A questa domanda risponde Romano Prodi nell’intervista concessa a Giulio Santagata e Luigi Scarola, pubblicata in un volumetto apparso in questi giorni nelle librerie (Romano Prodi, Il piano inclinato, Il Mulino editore, Bologna, maggio 2017, prezzo 13 euro).
Il piano inclinato lungo il quale rotola la nostra economia almeno da dieci anni a questa parte, è fatto di uno sviluppo lento e al tempo stesso disuguale, che colpisce ed emargina soprattutto i giovani, specie quelli che nascono nel Mezzogiorno e non trovando lavoro sono indotti ad emigrare al Nord e all’estero oppure sono costretti a ristagnare localmente dandosi a piccole occupazioni precarie e sopravvivendo a carico delle famiglie.
Le cause di questa crescita economica debole e squilibrata sono alcune esogene, esterne al nostro Paese (come la globalizzazione dei mercati con l’apparizione recente di alcuni produttori, i Paesi a basso costo della manodopera; la diffusione delle nuove tecnologie, tra cui quelle digitali; e soprattutto il ruolo preminente assunto dalla finanza internazionale), ma altri fattori dello sviluppo lento e disuguale dell’Italia sono endogeni, di natura interna.
Romano Prodi mette il dito sulle piaghe dell’Italia, che concorrono ad abbassare la crescita economica: la concentrazione dei redditi e dei patrimoni, che riduce la domanda della nostra popolazione per consumi; il rallentamento della produttività del lavoro; la formazione professionale poco orientata verso le discipline tecniche; l’impoverimento del tessuto imprenditoriale con la scomparsa di grandi imprese e il rachitismo di molte sopravvissute quando non sono passate in mano degli stranieri; le banche italiane appesantite da crediti inesigibili e addetti in esubero, spiazzati dalle nuove tecnologie; una pubblica amministrazione costosa e farraginosa che ostacola anzichè agevolare le imprese nascenti.
Prodi comunque è fiducioso che l’Italia possa nell’arco di pochi anni affrontare e risolvere questi problemi attenuando le attuali difficoltà e riguadagnando una crescita economica più alta e socialmente meno squilibrata.

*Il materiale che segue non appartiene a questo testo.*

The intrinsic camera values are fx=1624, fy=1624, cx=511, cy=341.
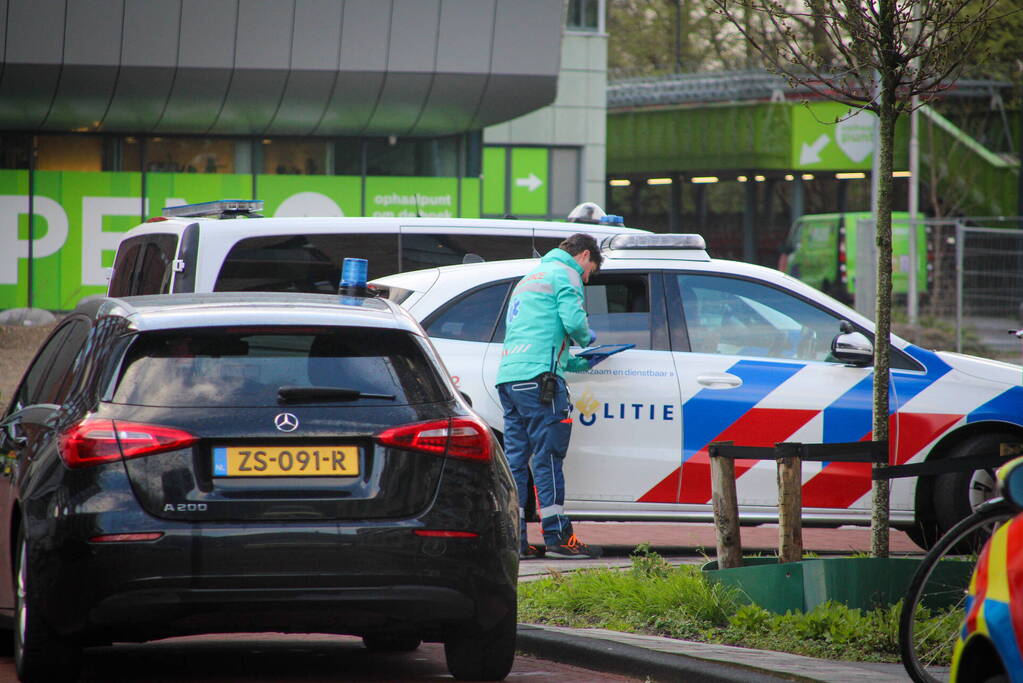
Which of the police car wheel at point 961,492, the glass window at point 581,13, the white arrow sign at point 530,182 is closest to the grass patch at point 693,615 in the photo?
the police car wheel at point 961,492

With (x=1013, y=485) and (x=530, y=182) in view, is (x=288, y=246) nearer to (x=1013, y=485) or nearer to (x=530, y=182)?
(x=1013, y=485)

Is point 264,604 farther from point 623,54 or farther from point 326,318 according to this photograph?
point 623,54

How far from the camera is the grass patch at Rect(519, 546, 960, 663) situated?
5949 millimetres

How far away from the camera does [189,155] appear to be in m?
28.7

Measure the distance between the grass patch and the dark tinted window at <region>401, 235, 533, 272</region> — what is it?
10.2ft

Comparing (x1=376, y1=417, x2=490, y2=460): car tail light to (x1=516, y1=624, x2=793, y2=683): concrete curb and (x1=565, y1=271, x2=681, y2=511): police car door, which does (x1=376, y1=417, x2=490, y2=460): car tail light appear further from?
(x1=565, y1=271, x2=681, y2=511): police car door

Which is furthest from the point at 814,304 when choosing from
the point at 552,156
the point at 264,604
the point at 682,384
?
the point at 552,156

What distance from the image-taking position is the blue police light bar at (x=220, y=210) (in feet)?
33.3

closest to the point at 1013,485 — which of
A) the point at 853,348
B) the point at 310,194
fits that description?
the point at 853,348

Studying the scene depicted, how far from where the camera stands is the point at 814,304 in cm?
913

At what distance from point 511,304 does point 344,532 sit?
3776mm

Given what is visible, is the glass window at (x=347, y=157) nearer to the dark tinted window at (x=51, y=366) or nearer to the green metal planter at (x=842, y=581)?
the dark tinted window at (x=51, y=366)

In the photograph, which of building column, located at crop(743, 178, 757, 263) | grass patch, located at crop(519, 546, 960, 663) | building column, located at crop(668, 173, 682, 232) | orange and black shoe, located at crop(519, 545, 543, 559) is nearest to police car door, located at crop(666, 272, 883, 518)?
orange and black shoe, located at crop(519, 545, 543, 559)

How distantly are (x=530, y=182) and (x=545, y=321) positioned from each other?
23696 mm
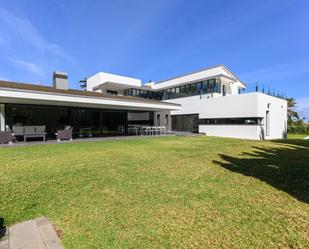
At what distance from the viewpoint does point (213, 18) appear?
54.9ft

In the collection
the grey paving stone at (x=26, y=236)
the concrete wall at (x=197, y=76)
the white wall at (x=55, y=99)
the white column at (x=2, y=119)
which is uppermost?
the concrete wall at (x=197, y=76)

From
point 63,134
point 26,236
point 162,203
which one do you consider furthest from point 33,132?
point 162,203

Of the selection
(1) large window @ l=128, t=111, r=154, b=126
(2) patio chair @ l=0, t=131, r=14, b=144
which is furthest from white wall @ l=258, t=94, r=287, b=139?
(2) patio chair @ l=0, t=131, r=14, b=144

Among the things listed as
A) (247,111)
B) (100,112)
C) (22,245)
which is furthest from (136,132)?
(22,245)

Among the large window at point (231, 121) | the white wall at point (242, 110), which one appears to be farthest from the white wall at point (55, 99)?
the large window at point (231, 121)

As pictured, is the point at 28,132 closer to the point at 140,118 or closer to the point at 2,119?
the point at 2,119

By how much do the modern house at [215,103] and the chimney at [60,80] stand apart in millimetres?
9879

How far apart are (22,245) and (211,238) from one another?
106 inches

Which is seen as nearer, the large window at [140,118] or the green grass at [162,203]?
the green grass at [162,203]

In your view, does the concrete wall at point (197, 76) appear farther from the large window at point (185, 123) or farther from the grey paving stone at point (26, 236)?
the grey paving stone at point (26, 236)

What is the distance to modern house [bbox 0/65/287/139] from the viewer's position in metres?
13.4

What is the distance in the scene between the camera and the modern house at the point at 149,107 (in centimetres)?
1336

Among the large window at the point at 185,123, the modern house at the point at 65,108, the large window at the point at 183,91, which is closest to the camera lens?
the modern house at the point at 65,108

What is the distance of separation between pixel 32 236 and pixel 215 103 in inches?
835
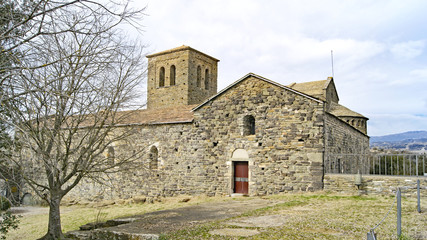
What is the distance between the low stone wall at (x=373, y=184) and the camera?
12.9 meters

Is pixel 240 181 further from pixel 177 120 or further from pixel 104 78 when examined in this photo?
pixel 104 78

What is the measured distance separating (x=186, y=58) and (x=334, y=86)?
1330 centimetres

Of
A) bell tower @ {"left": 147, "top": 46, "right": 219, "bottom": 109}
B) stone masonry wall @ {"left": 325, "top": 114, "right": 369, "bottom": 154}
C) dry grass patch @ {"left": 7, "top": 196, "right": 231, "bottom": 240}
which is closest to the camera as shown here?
dry grass patch @ {"left": 7, "top": 196, "right": 231, "bottom": 240}

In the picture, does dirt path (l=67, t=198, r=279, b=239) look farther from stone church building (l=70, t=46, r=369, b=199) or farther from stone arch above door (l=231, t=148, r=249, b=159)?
stone arch above door (l=231, t=148, r=249, b=159)

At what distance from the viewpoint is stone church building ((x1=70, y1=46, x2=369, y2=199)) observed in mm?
14820

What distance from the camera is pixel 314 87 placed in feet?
92.2

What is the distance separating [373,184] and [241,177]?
5.77 m

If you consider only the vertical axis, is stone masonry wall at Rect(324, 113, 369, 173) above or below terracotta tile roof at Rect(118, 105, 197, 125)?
below

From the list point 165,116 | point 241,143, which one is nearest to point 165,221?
point 241,143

Il suo programma è per una crescita dell’economia che sia inclusiva, capace cioè di includere, di valorizzare le nostre migliori energie e al tempo stesso capace di dare un sostegno a quanti rimangono ai margini della società, ai poveri, agli anziani, ai disabili, per i quali l’erogazione di un reddito da parte dello Stato dovrebbe accompagnarsi con il premio ad una loro pur modesta partecipazione agli sforzi collettivi.
Le pagine più confortevoli di quest’intervista sono quelle nelle quali Romano Prodi richiama e valorizza la tradizione civica sedimentata nell’esperienza italiana, cioè il ruolo delle organizzazioni non lucrative e delle imprese cooperative (il cosiddetto terzo settore) nel favorire l’inclusione sociale. Ugualmente sono da apprezzare le indicazioni di Prodi sulla nuova frontiera che si apre alla gestione delle imprese private della manifattura e dei servizi in quanto questa gestione sia sempre più legata al territorio di appartenenza piuttosto che essere ossessionata dalla ricerca di dividendi da distribuire ai proprietari e dall’assegnazione di benefici ai dirigenti.
Il volumetto che raccoglie il Prodi pensiero, pone almeno due problemi al lettore che ne condivide le idee: dove sono le forze politiche capaci di accogliere e promuovere il programma che Prodi presenta? E poi c’è posto in questi partiti per i cosiddetti saggi, per persone come Prodi, che possano collaborare al futuro governo del Paese oppure la politica italiana ormai è polarizzata da un lato sui politici di professione e dall’altro lato sugli sprovveduti “amici del popolo” che pretendono di gestire la cosa pubblica senza conoscerne i meccanismi ma semplicemente, come si dice a Napoli, facendo ammuina?